Martial glory. The blind young man in the covered trench stopped for a moment, staring through sightless eyes at a wall of earth and timber bracing. Remembering, and wondering.
The martial glory Calopodius had sought, when he left a new wife in Constantinople, had certainly come to him. Of that, he had no doubt at all. His own soldiers thought so, and said so often enough-those who had survived-and Calopodius was quite certain that his praises would soon be spoken in the Senate.
Precious few of the Roman Empire's most illustrious families had achieved any notable feats of arms in the great war against the Malwa. Beginning with the top commander Belisarius himself, born into the lower Thracian nobility, it had been largely a war fought by men from low stations in life. Commoners, in the main. Agathius-the now-famous hero of Anatha and the Dam-had been born into a baker's family, about as menial a position as any short of outright slavery.

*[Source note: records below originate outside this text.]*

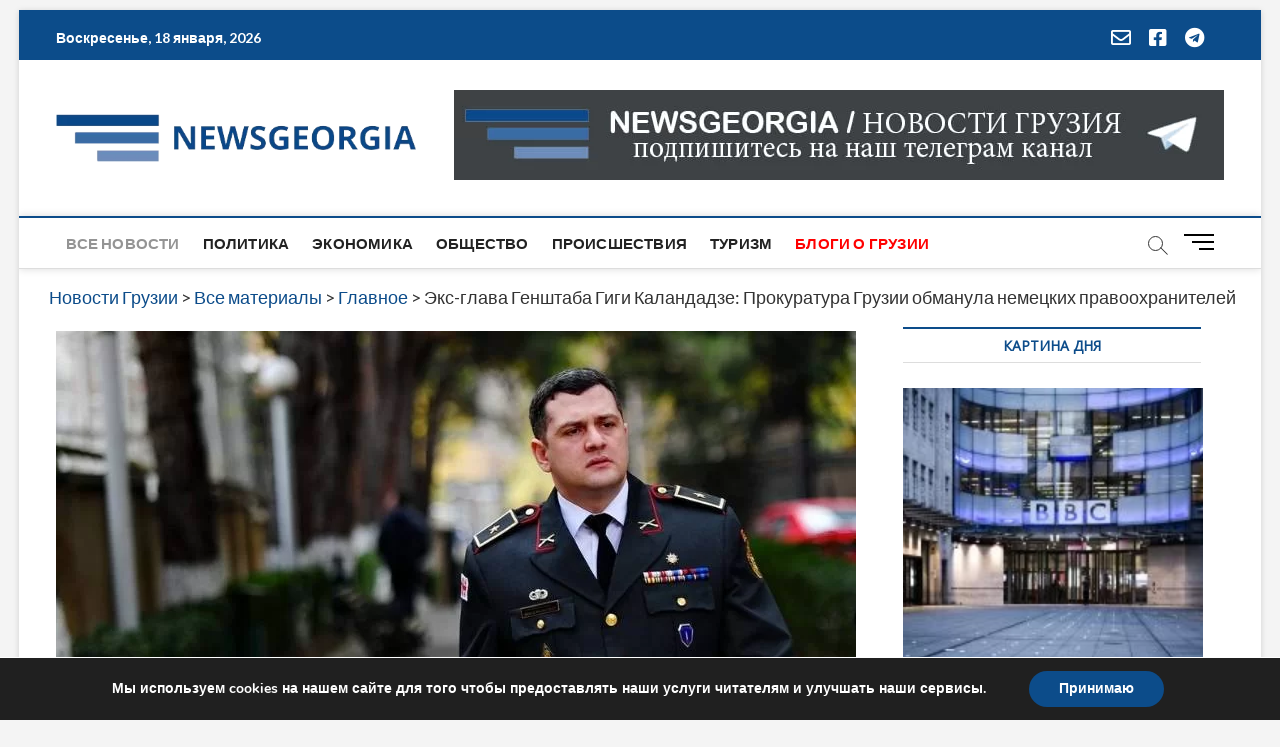

--- FILE ---
content_type: text/html; charset=utf-8
request_url: https://www.google.com/recaptcha/api2/aframe
body_size: 268
content:
<!DOCTYPE HTML><html><head><meta http-equiv="content-type" content="text/html; charset=UTF-8"></head><body><script nonce="W-LLh5pwUX3VcCq9sXKfTQ">/** Anti-fraud and anti-abuse applications only. See google.com/recaptcha */ try{var clients={'sodar':'https://pagead2.googlesyndication.com/pagead/sodar?'};window.addEventListener("message",function(a){try{if(a.source===window.parent){var b=JSON.parse(a.data);var c=clients[b['id']];if(c){var d=document.createElement('img');d.src=c+b['params']+'&rc='+(localStorage.getItem("rc::a")?sessionStorage.getItem("rc::b"):"");window.document.body.appendChild(d);sessionStorage.setItem("rc::e",parseInt(sessionStorage.getItem("rc::e")||0)+1);localStorage.setItem("rc::h",'1768720846538');}}}catch(b){}});window.parent.postMessage("_grecaptcha_ready", "*");}catch(b){}</script></body></html>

Other than Sittas, who was now leading Belisarius' cataphracts in the Punjab, almost no Greek noblemen had fought in the Malwa war. And even Sittas, before the Indus campaign, had spent the war commanding the garrison in Constantinople which overawed the hostile aristocracy and kept the dynasty on the throne.
Had it been worth it?
Reaching up and touching gently the emptiness which had once been his eyes, Calopodius was still not sure. Like many other young members of the nobility, he had been swept up with enthusiasm after the news came that Belisarius had shattered the Malwa in Mesopotamia. Let the adult members of the aristocracy whine and complain in their salons. The youth were burning to serve.
And serve they had… but only as couriers, in the beginning. It hadn't taken Calopodius long to realize that Belisarius intended to use him and his high-born fellows mainly for liaison with the haughty Persians, who were even more obsessed with nobility of blood-line than Greeks. The posts carried prestige-the couriers rode just behind Belisarius himself in formation-but little in the way of actual responsibility.